I realize this is fantasy and often the prose is on the elaborate side, but my main issue with this is that I just feel the imagery is overwhelming. That might sound complimentary, and if that's your goal then great, however as a reader (of fantasy) I would prefer it toned down just a little. You can do this I believe without losing the vivid aspects of the scene.

Cliche as it may sound, when I think of the two best epic fantasy writers I think of Martin and Tolkien. The interesting thing I think about both of those writers is that their prose style is actually relatively low-key, in so far as they tend to write in a relatively modern manner with a surprising degree of brevity. I think that's something you should consider. So what am I talking about?

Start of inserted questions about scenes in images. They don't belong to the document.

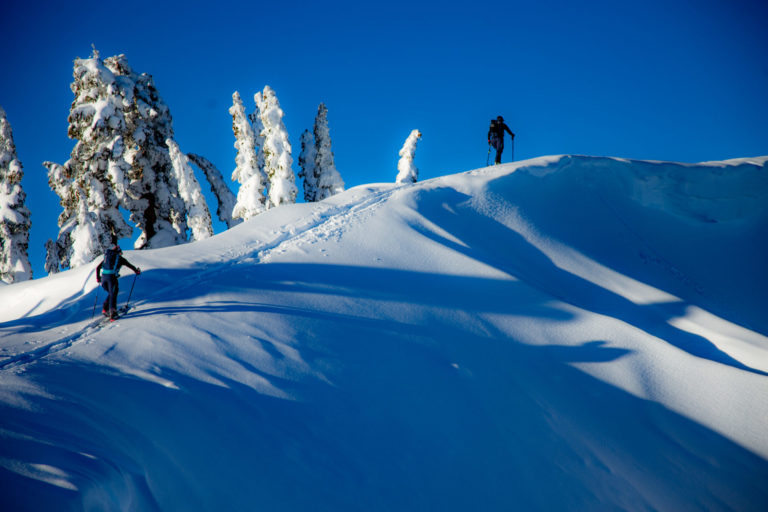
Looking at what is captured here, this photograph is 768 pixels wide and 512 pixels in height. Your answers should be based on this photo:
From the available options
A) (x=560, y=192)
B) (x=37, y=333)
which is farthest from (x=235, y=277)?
(x=560, y=192)

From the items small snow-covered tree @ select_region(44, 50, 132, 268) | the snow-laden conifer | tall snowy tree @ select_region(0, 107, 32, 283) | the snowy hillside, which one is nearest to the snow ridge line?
the snowy hillside

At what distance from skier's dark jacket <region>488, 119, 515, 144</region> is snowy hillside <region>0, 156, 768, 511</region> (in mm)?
7224

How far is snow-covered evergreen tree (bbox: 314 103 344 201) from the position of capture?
100ft

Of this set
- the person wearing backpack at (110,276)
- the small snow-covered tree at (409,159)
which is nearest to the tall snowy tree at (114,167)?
the person wearing backpack at (110,276)

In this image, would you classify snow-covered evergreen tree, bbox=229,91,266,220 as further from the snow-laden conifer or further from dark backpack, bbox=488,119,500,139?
dark backpack, bbox=488,119,500,139

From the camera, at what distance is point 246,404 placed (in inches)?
189

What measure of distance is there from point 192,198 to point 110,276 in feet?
66.5

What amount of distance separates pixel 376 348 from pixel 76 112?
20.0 metres

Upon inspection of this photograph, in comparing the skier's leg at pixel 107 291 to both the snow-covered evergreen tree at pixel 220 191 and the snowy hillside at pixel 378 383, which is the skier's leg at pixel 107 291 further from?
the snow-covered evergreen tree at pixel 220 191

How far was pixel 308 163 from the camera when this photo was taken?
30.8 meters

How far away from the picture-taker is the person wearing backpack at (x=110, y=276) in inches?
280

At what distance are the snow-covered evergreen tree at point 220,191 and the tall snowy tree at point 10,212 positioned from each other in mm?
10087

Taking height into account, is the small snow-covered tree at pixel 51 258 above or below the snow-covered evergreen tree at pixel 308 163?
below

Quote Originally Posted by Mythos View Post
A furry head appeared over the crest of the mountain, fangs bared in a victorious grimace. A shadow loomed over the creature and death followed. Black blood spurted from a hole in it’s head as it toppled down the cliff, sending even more climbers plummeting to their demise. Two more monsters, both scaled, peeked over the summit. Their eyes bulged in fear as an axe blade sliced through the air towards them. The tops of their heads detached from the rest of their bodies before they rejoined their cohorts at the mountain’s base.
^ This is your opener so I understand the desire for impact. However, it appears what you have done here is inject as many superlatives as possible in like steroids. I do not think this is necessary. Here is how I would rewrite it - not trying to change your style, just wanting to demonstrate...

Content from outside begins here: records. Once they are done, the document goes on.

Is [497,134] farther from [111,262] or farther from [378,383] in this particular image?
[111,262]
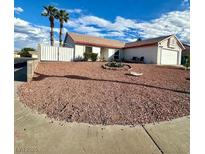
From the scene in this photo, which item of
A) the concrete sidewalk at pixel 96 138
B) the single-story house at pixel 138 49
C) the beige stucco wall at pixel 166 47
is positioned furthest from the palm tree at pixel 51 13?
the concrete sidewalk at pixel 96 138

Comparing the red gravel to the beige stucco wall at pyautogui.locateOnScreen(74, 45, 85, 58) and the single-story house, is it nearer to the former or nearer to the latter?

A scaled head appeared over the mountain. A shadow fell, and death followed. Black blood spurted from the headwound as it fell, bringing the climbers with it. Two more peeked over, only for their eyes to bulge as an ax came slicing. Moments later their severed heads followed the rest of them down the mountainside.

^ So I don't know if this is really better, but I feel it's more direct. It's also about half the length and contains, I think, all the main points of what you are describing. Be sure to ask yourself questions with every word you write. It's time consuming and infuriating, but its amazing how much better the results are. Example: A phrase like 'eyes bulged in fear'. Do eyes ever 'bulge' for any reason other than fear or shock? Would a reader read about bulging eyes in the context of 'death followed' and think these eyes were bulging out of, say, love or hunger? Probably not.

The number one amateur issue (and one I am still learning myself!) is to not micromanage the reader's comprehension of a piece. If its more than likely from common sense they will 'get it' then don't pile on the explanations. I actually feel its better to under explain than over explain and, while neither is preferable, ambiguity is better than overload.